练习目标:
从最后一行之后接着续写下面这段有序数组转换为二叉搜索树的题解。
━━ 选段摘录 ━━
题解_C
/**
* Definition for a binary tree node.
* struct TreeNode {
* int val;
* struct TreeNode *left;
* struct TreeNode *right;
* };
*/
//方法一:递归法
//1,定位根节点
//2,根节点左边作为左支递归处理
//3,根节点右边作为右支递归处理
struct TreeNode* sortedArrayToBST(int* nums, int numsSize){
int iRoot = 0;
struct TreeNode* pCurNode = NULL;
//1,结束条件
if((NULL == nums) || (0 == numsSize)) return NULL;
//2,初始化
pCurNode = (struct TreeNode*)malloc(sizeof(struct TreeNode));
// memset(pCurNode, 0x00, sizeof(struct TreeNode));
//3,定位根节点
iRoot = numsSize / 2;
//4,递归处理左右支
pCurNode->val = nums[iRoot];
pCurNode->left = sortedArrayToBST(&nums[0], iRoot);
pCurNode->right = sortedArrayToBST(&nums[iRoot + 1], numsSize - iRoot - 1);
return pCurNode;
}
题解_Java_1
/**
* Definition for a binary tree node.
* public class TreeNode {
* int val;
* TreeNode left;
* TreeNode right;
* TreeNode(int x) { val = x; }
* }
*/
class Solution {
public TreeNode sortedArrayToBST(int[] nums) {
return helper(nums, 0, nums.length - 1);
}
public TreeNode helper(int[] nums, int left, int right) {
if (left > right) {
return null;
}
// 总是选择中间位置左边的数字作为根节点
int mid = (left + right) / 2;
TreeNode root = new TreeNode(nums[mid]);
root.left = helper(nums, left, mid - 1);
root.right = helper(nums, mid + 1, right);
return root;
}
}
题解_Java_2
/**
* Definition for a binary tree node.
━━━
━━ 所给资料 ━━
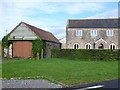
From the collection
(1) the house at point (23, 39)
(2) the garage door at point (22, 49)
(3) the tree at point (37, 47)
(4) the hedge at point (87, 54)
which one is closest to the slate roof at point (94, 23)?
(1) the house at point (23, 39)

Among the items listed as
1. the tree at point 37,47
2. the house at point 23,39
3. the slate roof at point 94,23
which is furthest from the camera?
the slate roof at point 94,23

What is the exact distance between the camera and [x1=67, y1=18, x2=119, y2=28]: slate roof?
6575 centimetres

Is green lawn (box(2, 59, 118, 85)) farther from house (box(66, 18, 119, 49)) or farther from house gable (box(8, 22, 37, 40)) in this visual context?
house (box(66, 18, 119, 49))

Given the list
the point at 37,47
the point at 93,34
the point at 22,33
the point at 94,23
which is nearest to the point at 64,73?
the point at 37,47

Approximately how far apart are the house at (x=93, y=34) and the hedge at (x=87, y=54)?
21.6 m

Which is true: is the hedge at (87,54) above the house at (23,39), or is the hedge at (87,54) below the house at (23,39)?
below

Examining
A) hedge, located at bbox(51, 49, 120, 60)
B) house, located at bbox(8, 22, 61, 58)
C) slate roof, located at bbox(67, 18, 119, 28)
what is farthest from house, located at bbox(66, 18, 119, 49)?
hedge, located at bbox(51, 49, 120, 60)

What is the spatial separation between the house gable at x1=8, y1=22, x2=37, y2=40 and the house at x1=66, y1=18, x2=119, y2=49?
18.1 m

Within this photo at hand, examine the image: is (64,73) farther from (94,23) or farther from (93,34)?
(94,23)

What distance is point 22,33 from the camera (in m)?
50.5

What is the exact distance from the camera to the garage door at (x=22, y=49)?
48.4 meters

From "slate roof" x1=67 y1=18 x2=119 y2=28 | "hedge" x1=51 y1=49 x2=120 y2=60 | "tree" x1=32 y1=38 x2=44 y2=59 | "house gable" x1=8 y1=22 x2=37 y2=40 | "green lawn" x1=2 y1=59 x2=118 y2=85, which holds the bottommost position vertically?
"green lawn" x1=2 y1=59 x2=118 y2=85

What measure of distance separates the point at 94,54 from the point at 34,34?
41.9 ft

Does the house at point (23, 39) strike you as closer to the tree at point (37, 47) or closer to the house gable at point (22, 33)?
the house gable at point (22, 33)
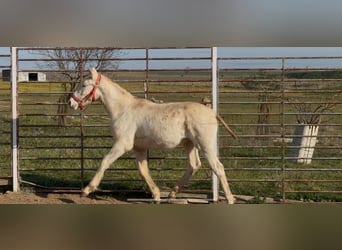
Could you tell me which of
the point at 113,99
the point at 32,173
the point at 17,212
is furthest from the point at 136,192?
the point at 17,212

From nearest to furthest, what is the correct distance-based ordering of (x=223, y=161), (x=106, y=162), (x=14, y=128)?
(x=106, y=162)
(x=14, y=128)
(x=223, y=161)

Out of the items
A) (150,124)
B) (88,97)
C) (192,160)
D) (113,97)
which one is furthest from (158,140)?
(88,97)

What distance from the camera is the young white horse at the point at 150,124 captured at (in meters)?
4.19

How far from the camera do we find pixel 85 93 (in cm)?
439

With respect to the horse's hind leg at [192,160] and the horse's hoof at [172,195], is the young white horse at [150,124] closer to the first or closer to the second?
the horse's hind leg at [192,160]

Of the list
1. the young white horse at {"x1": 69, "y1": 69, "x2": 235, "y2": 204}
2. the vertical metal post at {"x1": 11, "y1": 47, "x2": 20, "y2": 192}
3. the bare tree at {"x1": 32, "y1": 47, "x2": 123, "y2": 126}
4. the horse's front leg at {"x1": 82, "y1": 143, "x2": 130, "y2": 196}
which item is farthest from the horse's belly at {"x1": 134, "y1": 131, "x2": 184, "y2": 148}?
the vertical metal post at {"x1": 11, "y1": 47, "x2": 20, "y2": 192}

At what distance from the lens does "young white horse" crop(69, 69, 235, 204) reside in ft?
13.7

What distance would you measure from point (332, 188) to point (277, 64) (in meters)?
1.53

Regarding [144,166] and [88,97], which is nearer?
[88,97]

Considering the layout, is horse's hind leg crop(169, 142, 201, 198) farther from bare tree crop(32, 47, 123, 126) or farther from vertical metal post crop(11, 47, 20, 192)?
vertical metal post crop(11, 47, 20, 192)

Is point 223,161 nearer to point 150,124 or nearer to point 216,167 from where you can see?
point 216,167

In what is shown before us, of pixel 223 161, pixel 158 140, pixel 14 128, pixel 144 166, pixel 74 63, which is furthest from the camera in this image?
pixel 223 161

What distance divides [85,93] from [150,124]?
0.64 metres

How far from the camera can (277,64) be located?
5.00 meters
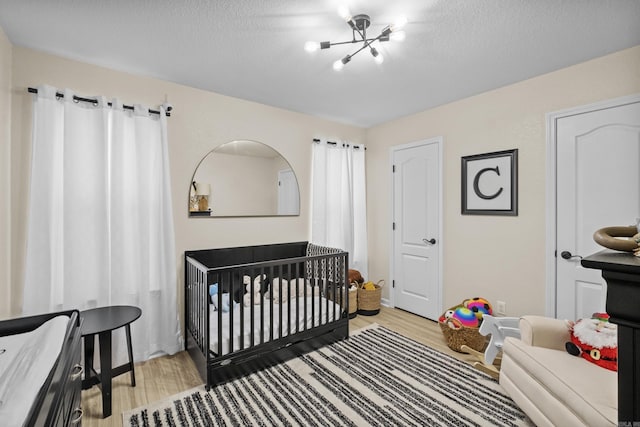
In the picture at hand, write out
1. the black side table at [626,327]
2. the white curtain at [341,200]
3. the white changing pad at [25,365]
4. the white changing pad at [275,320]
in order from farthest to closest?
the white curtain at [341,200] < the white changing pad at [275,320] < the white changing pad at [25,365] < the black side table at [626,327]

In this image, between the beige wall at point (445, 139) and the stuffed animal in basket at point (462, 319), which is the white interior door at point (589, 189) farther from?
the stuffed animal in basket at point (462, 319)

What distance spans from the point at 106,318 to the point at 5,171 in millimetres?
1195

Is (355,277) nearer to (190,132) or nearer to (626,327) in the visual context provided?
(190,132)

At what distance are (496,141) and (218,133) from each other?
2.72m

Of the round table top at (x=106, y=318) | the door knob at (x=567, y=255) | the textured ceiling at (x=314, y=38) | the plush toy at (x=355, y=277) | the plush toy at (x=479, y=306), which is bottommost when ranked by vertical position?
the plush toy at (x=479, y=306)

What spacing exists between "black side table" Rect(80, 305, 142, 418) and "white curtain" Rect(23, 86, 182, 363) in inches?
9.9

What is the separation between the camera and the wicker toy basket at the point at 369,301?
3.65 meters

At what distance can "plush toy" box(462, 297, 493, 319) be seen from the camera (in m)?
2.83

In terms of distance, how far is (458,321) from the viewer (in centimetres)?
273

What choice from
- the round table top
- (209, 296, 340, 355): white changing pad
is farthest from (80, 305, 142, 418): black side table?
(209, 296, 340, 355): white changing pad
━━━
参考答案:
* public class TreeNode {
* int val;
* TreeNode left;
* TreeNode right;
* TreeNode(int x) { val = x; }
* }
*/
class Solution {
public TreeNode sortedArrayToBST(int[] nums) {
return dfs(nums, 0, nums.length - 1);
}
private TreeNode dfs(int[] nums, int lo, int hi) {
if (lo > hi) {
return null;
}
// 以升序数组的中间元素作为根节点 root。
int mid = lo + (hi - lo) / 2;
TreeNode root = new TreeNode(nums[mid]);
// 递归的构建 root 的左子树与右子树。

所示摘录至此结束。